上野政務官辞任 在留資格「口利き」は否定

2019年8月29日 02時00分

上野宏史厚労政務官

 上野宏史厚生労働政務官(48)=自民、衆院比例南関東=は二十八日、外国人労働者の在留資格取得を巡る「口利き」疑惑が週刊文春で報じられたことを受け、政務官を辞任した。上野氏が辞表を提出し、政府が持ち回り閣議で決定した。

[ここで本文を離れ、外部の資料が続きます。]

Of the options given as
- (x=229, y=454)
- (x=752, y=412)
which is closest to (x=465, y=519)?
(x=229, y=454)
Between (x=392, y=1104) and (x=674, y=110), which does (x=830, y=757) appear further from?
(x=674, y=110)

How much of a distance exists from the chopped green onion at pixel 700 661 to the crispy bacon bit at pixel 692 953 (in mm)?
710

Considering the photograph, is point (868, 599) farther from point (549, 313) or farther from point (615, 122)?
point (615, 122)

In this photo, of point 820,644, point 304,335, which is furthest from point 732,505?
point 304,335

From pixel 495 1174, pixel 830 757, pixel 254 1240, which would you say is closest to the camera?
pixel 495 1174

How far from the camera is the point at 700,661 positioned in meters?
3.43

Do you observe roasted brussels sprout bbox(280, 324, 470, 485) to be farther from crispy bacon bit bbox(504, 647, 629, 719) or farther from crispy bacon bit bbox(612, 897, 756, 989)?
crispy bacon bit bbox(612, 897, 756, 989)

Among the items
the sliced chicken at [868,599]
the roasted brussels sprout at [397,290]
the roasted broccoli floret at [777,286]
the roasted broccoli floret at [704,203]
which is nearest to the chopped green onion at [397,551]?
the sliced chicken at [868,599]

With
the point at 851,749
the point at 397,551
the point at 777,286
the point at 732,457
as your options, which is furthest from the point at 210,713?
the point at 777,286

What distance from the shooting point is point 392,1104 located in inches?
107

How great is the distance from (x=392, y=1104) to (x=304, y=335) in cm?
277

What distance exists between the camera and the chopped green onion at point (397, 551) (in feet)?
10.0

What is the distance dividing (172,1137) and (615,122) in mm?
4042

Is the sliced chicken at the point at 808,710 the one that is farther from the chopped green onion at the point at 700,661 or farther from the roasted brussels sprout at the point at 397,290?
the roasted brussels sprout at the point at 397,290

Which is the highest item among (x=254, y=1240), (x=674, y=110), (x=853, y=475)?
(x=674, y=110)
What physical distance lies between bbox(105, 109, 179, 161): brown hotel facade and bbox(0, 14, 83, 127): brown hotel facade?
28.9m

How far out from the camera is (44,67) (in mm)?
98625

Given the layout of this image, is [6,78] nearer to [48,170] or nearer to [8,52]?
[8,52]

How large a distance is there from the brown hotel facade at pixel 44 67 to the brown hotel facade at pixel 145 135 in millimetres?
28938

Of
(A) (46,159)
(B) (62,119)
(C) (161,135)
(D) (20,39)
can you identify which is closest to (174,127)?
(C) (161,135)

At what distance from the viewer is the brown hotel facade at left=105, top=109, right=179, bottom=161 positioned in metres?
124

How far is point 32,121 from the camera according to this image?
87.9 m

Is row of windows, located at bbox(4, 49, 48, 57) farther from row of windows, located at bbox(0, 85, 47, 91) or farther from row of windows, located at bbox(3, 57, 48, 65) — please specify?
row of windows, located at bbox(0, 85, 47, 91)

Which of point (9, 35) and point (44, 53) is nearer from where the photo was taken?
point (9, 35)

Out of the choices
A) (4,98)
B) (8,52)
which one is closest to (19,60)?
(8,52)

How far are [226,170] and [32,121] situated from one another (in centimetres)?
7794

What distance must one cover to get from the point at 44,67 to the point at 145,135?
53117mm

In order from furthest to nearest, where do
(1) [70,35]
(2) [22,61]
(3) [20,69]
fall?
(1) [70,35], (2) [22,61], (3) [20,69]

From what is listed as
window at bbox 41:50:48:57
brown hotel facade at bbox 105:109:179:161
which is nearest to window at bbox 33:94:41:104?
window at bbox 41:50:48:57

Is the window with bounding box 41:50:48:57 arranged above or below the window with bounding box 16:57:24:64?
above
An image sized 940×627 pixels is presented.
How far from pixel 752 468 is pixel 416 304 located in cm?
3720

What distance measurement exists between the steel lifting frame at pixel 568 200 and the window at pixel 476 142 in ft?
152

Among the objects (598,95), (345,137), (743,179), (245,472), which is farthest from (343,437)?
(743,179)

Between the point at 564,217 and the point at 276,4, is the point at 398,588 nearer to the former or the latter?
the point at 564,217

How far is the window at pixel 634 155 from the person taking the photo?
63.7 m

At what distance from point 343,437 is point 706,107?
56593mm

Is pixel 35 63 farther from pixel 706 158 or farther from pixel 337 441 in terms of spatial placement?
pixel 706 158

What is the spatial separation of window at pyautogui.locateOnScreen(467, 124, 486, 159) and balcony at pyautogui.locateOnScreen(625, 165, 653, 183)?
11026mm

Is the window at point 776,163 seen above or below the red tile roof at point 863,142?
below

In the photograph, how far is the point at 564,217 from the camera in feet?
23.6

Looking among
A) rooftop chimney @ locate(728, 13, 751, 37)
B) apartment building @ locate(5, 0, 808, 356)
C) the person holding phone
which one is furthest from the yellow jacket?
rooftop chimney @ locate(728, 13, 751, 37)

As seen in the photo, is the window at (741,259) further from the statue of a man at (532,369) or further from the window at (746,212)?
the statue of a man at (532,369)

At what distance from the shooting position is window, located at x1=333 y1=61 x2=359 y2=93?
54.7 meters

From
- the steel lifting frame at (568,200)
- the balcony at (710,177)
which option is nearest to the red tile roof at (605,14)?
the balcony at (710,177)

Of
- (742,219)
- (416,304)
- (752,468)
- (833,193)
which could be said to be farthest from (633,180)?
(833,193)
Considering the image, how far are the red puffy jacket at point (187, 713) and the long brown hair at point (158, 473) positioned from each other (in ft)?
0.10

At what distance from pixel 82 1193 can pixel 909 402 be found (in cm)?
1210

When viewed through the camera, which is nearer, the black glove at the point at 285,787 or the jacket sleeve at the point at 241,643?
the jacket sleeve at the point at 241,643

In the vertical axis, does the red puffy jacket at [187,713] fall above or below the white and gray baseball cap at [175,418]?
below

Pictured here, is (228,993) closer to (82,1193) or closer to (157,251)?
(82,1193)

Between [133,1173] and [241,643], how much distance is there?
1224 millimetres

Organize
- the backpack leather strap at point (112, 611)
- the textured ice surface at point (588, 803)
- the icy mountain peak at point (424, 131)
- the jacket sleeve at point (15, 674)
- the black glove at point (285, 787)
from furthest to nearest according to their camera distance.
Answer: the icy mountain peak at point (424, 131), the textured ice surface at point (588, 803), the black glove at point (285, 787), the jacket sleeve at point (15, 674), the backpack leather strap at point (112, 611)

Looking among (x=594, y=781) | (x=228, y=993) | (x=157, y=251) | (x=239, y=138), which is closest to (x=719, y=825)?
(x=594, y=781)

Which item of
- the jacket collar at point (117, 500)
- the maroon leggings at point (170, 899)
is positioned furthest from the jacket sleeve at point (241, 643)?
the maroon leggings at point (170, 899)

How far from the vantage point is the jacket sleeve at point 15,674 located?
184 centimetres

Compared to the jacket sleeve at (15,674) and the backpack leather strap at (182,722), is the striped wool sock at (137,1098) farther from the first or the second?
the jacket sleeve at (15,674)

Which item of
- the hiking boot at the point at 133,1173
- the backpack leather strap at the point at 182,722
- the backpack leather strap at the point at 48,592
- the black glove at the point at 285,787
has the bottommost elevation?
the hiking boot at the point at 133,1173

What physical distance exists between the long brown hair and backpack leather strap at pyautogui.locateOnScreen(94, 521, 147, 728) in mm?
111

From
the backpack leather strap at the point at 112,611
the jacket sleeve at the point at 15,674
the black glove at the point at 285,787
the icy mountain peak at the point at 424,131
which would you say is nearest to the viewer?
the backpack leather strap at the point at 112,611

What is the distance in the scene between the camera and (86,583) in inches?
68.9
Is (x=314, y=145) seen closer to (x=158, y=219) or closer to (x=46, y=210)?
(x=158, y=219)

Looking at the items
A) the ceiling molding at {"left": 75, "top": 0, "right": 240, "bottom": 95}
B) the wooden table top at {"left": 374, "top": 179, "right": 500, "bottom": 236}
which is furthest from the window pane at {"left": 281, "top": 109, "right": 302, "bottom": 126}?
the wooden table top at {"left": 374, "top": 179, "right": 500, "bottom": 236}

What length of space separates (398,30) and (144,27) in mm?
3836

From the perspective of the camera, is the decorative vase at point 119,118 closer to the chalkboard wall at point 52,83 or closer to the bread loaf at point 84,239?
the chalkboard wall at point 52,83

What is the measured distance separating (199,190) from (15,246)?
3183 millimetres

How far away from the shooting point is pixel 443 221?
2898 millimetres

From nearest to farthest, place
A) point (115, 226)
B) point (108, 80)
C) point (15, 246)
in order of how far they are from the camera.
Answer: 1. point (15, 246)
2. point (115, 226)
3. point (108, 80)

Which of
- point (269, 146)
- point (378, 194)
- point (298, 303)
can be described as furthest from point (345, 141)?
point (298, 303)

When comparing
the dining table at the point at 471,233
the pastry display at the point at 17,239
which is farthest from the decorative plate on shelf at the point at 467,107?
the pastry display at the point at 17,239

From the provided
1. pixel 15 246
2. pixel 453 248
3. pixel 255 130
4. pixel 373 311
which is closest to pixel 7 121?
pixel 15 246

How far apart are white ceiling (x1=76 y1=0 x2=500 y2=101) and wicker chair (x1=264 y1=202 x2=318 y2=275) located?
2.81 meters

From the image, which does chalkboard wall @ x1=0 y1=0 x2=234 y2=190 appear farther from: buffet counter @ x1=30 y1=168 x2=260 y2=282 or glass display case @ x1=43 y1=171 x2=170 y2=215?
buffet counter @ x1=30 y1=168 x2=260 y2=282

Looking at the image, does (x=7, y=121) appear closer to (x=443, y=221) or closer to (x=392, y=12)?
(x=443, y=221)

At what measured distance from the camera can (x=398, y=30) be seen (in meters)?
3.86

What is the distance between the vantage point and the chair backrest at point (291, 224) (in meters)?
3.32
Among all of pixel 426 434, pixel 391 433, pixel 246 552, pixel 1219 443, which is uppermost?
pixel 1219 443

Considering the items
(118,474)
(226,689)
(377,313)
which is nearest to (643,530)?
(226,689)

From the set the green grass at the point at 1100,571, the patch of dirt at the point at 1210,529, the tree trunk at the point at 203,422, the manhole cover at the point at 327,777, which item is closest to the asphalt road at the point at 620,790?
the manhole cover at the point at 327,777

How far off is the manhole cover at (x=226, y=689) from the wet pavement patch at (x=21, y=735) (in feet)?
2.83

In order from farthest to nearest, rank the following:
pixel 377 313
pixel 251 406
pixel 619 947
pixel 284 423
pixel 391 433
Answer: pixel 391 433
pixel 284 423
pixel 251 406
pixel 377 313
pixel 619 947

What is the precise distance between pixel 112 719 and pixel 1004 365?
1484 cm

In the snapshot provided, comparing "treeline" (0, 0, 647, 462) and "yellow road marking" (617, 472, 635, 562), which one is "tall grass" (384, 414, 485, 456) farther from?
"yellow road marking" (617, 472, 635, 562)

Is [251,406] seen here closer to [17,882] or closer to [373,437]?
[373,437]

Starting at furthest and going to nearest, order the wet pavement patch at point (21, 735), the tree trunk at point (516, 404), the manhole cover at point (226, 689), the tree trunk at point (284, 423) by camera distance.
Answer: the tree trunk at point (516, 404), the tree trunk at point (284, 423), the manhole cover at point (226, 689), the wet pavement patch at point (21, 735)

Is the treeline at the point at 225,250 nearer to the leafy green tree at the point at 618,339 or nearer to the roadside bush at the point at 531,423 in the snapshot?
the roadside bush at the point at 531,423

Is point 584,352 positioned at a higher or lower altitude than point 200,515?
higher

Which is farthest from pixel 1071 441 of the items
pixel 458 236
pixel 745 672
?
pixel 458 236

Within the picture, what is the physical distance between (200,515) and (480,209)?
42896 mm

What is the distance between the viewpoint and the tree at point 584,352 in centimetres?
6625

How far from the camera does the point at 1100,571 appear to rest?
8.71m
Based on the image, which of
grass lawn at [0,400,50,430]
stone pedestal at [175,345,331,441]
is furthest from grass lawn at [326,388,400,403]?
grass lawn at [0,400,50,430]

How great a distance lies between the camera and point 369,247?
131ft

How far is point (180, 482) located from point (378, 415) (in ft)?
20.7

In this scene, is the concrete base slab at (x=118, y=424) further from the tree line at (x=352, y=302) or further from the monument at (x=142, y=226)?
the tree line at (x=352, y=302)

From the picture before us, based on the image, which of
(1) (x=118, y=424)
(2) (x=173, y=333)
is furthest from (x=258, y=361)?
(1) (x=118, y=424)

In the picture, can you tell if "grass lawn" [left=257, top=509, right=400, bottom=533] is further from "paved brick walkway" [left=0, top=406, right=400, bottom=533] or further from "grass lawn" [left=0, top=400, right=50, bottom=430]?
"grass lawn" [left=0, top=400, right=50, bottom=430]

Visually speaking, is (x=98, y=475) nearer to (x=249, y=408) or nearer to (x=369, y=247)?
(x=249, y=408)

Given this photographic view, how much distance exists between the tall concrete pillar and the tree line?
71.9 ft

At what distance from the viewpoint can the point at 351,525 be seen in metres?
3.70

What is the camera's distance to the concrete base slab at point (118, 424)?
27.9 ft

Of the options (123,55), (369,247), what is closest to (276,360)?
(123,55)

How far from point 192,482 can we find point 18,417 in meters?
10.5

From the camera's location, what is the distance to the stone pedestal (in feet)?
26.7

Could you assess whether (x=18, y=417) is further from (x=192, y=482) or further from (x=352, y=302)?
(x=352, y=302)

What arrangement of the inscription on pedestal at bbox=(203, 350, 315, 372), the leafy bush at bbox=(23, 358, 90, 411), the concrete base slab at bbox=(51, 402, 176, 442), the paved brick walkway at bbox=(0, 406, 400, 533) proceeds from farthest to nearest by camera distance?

後任は九月の内閣改造に合わせて決める見通しだ。
 上野氏は事務所を通じてコメントを発表し「法令に反する口利きをした事実はない」と報道内容を否定。「政務官の立場にあることで誤解を招きかねないとの指摘もあり、辞職することとした」と説明した。
 野党は上野氏が説明責任を果たしていないとして秋の臨時国会で追及する構えだ。立憲民主党の長妻昭代表代行は「まだ昭和のような政策をゆがめる動きが政権中枢にあることに驚きを禁じ得ない」と国会内で記者団に述べた。
 週刊文春によると、上野氏は東京都内の人材派遣会社が在留資格を申請した外国人に関し、在留資格認定証明書を迅速に交付するよう法務省に働き掛ける見返りとして、現金を受け取ろうとしたとされる。
 上野氏は経済産業省出身で参院当選一回、衆院当選二回。昨年十月に厚労政務官に就任した。安倍政権が進める外国人労働者の受け入れ拡大に関し、外国人技能実習制度の運用弾力化に向けた検討会のトップを務めていた。
 安倍政権では、今年四月に当時の桜田義孝五輪担当相、塚田一郎国土交通副大臣が不適切な発言で引責辞任している。